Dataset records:
--------------------------------

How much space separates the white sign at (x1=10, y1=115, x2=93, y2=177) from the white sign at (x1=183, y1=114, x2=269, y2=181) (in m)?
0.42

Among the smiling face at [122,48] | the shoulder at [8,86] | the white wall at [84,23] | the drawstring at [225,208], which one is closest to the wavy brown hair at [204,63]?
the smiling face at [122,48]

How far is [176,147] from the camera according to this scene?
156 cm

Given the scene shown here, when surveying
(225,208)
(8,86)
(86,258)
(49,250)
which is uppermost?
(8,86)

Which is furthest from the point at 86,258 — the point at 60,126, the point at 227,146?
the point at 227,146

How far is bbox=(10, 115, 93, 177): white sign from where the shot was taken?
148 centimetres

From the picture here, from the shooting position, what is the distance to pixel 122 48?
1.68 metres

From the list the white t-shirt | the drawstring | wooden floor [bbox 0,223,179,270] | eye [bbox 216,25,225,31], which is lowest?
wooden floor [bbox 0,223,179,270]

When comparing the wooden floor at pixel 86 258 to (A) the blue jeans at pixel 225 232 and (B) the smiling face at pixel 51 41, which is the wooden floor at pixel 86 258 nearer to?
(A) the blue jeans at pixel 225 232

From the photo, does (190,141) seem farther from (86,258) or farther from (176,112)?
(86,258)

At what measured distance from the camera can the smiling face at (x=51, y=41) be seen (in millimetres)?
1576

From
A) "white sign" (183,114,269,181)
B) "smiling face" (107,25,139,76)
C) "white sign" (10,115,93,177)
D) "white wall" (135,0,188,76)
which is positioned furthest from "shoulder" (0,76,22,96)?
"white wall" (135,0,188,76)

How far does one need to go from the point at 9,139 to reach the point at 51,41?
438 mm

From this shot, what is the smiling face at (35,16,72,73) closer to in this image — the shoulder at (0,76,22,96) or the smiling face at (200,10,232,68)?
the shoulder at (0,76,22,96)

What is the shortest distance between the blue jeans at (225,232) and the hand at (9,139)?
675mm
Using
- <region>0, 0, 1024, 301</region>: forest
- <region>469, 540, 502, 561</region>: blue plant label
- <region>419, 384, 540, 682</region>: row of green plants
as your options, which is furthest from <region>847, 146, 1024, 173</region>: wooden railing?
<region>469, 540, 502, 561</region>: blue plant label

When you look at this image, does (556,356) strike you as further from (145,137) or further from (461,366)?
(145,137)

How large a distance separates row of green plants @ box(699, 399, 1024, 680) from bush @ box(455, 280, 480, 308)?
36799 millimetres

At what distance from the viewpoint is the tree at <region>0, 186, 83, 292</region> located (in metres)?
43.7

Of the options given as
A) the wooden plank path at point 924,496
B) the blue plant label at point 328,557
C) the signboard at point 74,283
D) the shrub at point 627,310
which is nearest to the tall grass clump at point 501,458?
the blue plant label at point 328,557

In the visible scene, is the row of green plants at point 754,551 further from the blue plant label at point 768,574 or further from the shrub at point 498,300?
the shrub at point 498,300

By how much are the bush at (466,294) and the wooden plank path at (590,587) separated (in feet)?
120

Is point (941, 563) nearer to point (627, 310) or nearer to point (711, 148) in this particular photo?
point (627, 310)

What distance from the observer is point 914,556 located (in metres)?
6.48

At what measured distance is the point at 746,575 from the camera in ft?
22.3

--------------------------------

• _Challenge_: Please reproduce all of the entries above line for line, without changing anything.

• _Written solution_:
How much space separates the white sign at (x1=10, y1=115, x2=93, y2=177) from the white sign at (x1=183, y1=114, x2=269, y2=181) (in m)?
0.42

Among the smiling face at [122,48] | the shoulder at [8,86] | the white wall at [84,23] | the drawstring at [225,208], which one is closest to the wavy brown hair at [204,63]?
the smiling face at [122,48]

How far is [176,147] from the camera according to this scene?
156 cm

Given the scene shown here, when surveying
(225,208)
(8,86)
(86,258)
(49,250)
which is uppermost?
(8,86)

Which is furthest from the point at 86,258 — the point at 60,126, the point at 227,146?
the point at 227,146

How far is bbox=(10, 115, 93, 177): white sign from where the shot was taken?
148 centimetres

From the picture here, from the shooting position, what is the distance to pixel 122 48?
1.68 metres

From the list the white t-shirt | the drawstring | wooden floor [bbox 0,223,179,270] | eye [bbox 216,25,225,31], which is lowest?
wooden floor [bbox 0,223,179,270]

When comparing the wooden floor at pixel 86 258 to (A) the blue jeans at pixel 225 232 and (B) the smiling face at pixel 51 41, which is the wooden floor at pixel 86 258 nearer to?
(A) the blue jeans at pixel 225 232

From the photo, does (190,141) seem farther from (86,258) or farther from (176,112)?
(86,258)

At what measured distance from the camera can the smiling face at (x=51, y=41) be seen (in millimetres)?
1576

From
A) "white sign" (183,114,269,181)
B) "smiling face" (107,25,139,76)
C) "white sign" (10,115,93,177)
D) "white wall" (135,0,188,76)
which is positioned furthest from "shoulder" (0,76,22,96)?
"white wall" (135,0,188,76)

How far does one need to go from the point at 9,139 to reach the point at 51,41?
438 mm

From this shot, what is the smiling face at (35,16,72,73) closer to in this image — the shoulder at (0,76,22,96) or the smiling face at (200,10,232,68)?
the shoulder at (0,76,22,96)

What is the shortest distance between the blue jeans at (225,232) and the hand at (9,139)?
675mm
Using
- <region>0, 0, 1024, 301</region>: forest
- <region>469, 540, 502, 561</region>: blue plant label
- <region>419, 384, 540, 682</region>: row of green plants
as your options, which is furthest from <region>847, 146, 1024, 173</region>: wooden railing?
<region>469, 540, 502, 561</region>: blue plant label

When you look at this image, does (556,356) strike you as further from (145,137) or further from (461,366)?
(145,137)

How large a distance separates row of green plants @ box(699, 399, 1024, 680) from bush @ box(455, 280, 480, 308)?
36799 millimetres

At what distance from the viewpoint is the tree at <region>0, 186, 83, 292</region> located (in metres)?
43.7

Of the options given as
A) the wooden plank path at point 924,496
B) the blue plant label at point 328,557
C) the signboard at point 74,283
D) the shrub at point 627,310
which is nearest to the tall grass clump at point 501,458?
the blue plant label at point 328,557

In the visible scene, is the row of green plants at point 754,551 further from the blue plant label at point 768,574 or further from the shrub at point 498,300?
the shrub at point 498,300

By how much are the bush at (466,294) and the wooden plank path at (590,587) separated (in feet)?
120

Is point (941, 563) nearer to point (627, 310) or nearer to point (711, 148) in this particular photo?
point (627, 310)

What distance from the observer is point 914,556 located (in metres)?
6.48

At what measured distance is the point at 746,575 from the camera in ft?
22.3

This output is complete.